Que Viva los Matachines

A conversion drama becomes a local staple

Two violinists and a guitar player sit in front of La Capilla de San Antonio in Alcalde. The adobe facade casts a shadow onto the ground, where a sizable group of observers circle around two lines of dancers decked out in elaborate costumes. Ribbons stream from capes that ripple with every movement, dome-like headwear catches the glint of the late-afternoon sun, and the visage of the Virgen of Guadalupe, known affectionately as “la morenita,” is invoked by every participant in large and small scale. The music, the people, the Spanglish conversations on the sidelines, and the viejitos perched in seats at the very front—it’s all very Norteño.

The gathering is one of several dances of the Matachines, a ritual drama as old as colonial time, birthed from the traditions and peoples of the old and new worlds. According to Sylvia Rodríguez, professor emerita of anthropology and former director of the Ortiz Center for Intercultural Studies at the University of New Mexico, the dance initially dramatized Spain’s attempted conversion of the Moors who once occupied the Iberian peninsula. After Columbus stumbled onto the Americas, and Spain realized there was a whole new population worth proselytizing and using for labor, the ritual drama followed suit, functioning as a means of converting Indigenous peoples to Christianity. But when the dance arrived on this side of the Atlantic, it absorbed Indigenous elements, too, in a process called syncretism, the combination of religious and cultural beliefs into hybrid phenomena. The dances thus spread throughout the New World and can now be found in certain areas of Texas and southern Arizona, as well parts of Central and South America. In our corner of the Americas, both Hispano and Pueblo people have taken up the ritual drama, with specific communities molding a shared blueprint to meet their individual and communal needs.

Despite this shared blueprint, the origin stories for each group differ along the lines of colonization itself. As Rodríguez outlines in her 2009 book, The Matachines Dance: A Ritual Dance of the Indian Pueblos and Mexicano/Hispano Communities, for Indigenous people residing along the upper Rio Grande, the dance was a gift from Montezuma, the leader of the Mexica (Aztec) people who was slain during the conquest of Mexico in the early 16th century. For Hispanos, the dance came directly from Don Juan de Oñate, the reviled and celebrated Spanish colonizer of the Northern frontier who was eventually banished for crimes against the Keres people of Acoma Pueblo. The dance bares forth all the contradictions and complexities of identity that have become essential to Northern New Mexico. It is an embodiment of mestizaje, a racial and cultural mixing of Europeans and Natives.

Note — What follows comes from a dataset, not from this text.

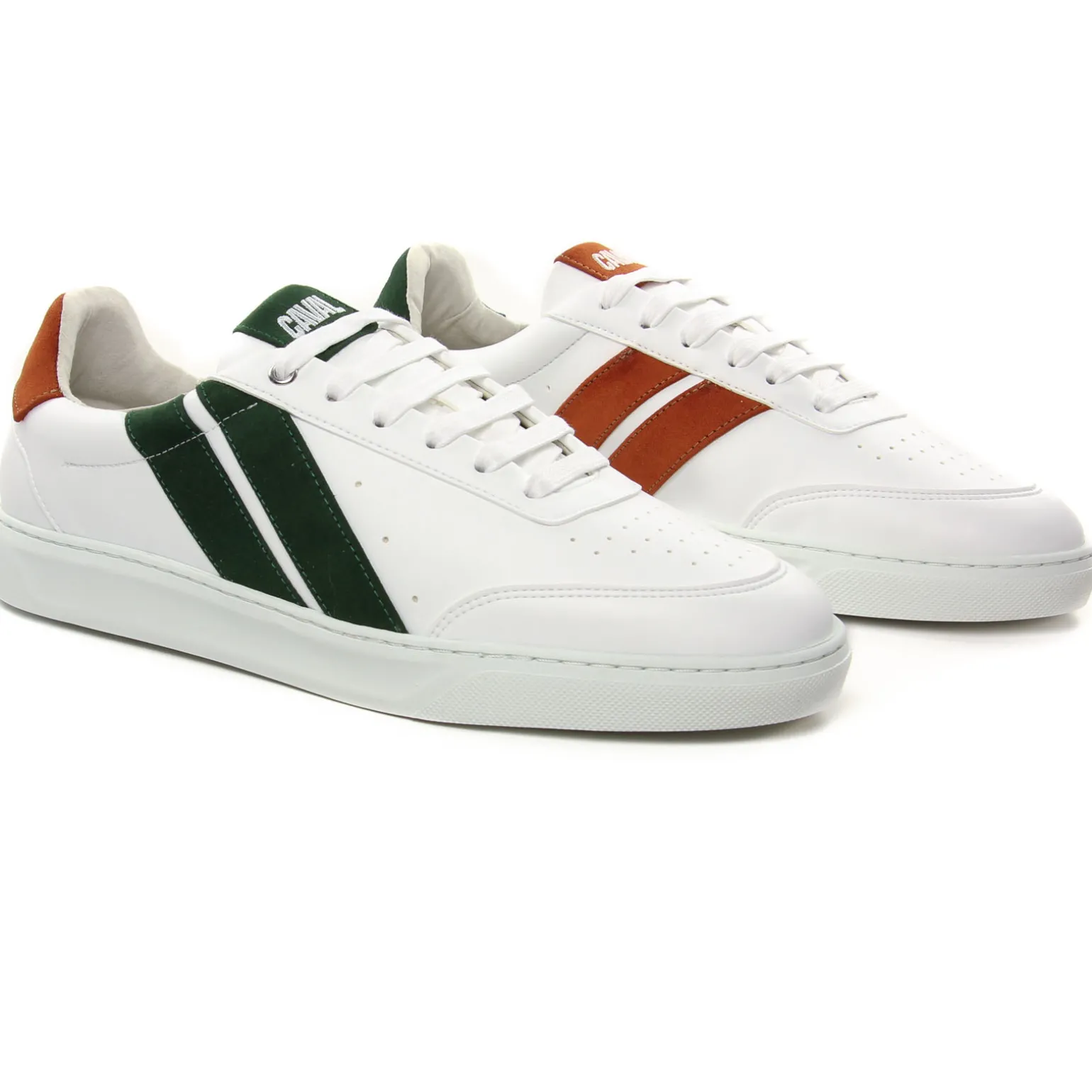 Tennis Caval Baslow Blanc Vert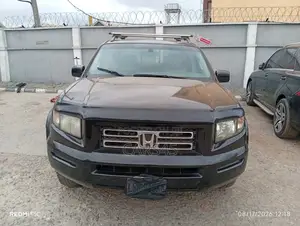 Honda Ridgeline 2008 Black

In Alcalde, the Matachines perform in the days following Christmas, with 11 male dancers in total: five Matachines in two lines with the figure of El Monarca, the one who holds the greatest symbolic power, in the middle. Anthony Valdez, who is the mayordomo of the Alcalde troupe, plays this role, dancing the most while also leading the choreography of the rest of the dancers or danzantes. With three parts, each consisting of different configurations including a cross formation, the dance introduces other characters, including El Torito, a troublemaker in the figure of a bull, El Abuelo, the masked authoritarian who is meant to keep the others in line with the crack of a whip, and La Malinche, a young girl who wears all white. She is virgin-like, but also a reference to Cortez's first Indigenous guide and concubine, La Malinche, or Malinztin. Indeed, in Mexico it is widely known that with Cortez, La Malinche bore the first mixed-race children of the Americas. It is through her that the dance telescopes from the continental to the local and back again.

On the local level, to dance with the Matachines, is, in Valdez's words, about "keeping a tradition alive"—whether that's in helping to make the costumes, a task that the women complete, or in carving the palmas (the tridents that the dancers hold), which many of the dancers' uncles make. It's a devotional and religious practice that unites the whole community.

For instance, in Alcalde, penitentes from either the Los Pachecos or the San Antonio chapter will lead a rosary and procession that coincides with some of the performances. Elsewhere in New Mexico, the Matachines is performed throughout the year. El Santuario de Chimayó features dancers at its Santo Niño Fiesta each July.  For Valdez, it's also important to keep dancing because it is a generational tradition; his grandfather, who was also in the audience, once performed, too. As a member of a younger generation of dancers, a 10-year veteran at age 28, Valdez leads the choreography and keeps a steady practice schedule, while also motivating new dancers to join the ranks.